- [EXERCISE GOAL] From the entries that follow, pick out all lines holding "between".

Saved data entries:
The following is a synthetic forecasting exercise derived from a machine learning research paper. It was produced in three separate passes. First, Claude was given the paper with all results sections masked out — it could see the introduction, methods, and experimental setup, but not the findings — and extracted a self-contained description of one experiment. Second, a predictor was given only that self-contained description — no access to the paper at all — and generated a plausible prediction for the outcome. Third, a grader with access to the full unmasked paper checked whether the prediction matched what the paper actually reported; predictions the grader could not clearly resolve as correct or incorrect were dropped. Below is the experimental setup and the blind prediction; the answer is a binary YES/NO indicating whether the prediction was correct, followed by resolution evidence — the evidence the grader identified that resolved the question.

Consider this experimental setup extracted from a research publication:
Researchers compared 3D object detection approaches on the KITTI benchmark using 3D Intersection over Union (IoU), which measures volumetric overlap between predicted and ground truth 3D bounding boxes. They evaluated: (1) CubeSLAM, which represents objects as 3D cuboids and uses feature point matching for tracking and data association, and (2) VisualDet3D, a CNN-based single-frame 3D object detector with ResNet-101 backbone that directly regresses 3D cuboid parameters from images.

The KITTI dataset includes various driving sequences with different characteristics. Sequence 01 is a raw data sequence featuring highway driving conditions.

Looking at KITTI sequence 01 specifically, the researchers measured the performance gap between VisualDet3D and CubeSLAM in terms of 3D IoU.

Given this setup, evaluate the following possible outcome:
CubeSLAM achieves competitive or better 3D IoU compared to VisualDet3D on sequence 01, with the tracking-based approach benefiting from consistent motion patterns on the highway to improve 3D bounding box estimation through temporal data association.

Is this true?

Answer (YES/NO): YES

- [SOLUTION TO THE EXERCISE]
Researchers compared 3D object detection approaches on the KITTI benchmark using 3D Intersection over Union (IoU), which measures volumetric overlap between predicted and ground truth 3D bounding boxes. They evaluated: (1) CubeSLAM, which represents objects as 3D cuboids and uses feature point matching for tracking and data association, and (2) VisualDet3D, a CNN-based single-frame 3D object detector with ResNet-101 backbone that directly regresses 3D cuboid parameters from images.
Looking at KITTI sequence 01 specifically, the researchers measured the performance gap between VisualDet3D and CubeSLAM in terms of 3D IoU.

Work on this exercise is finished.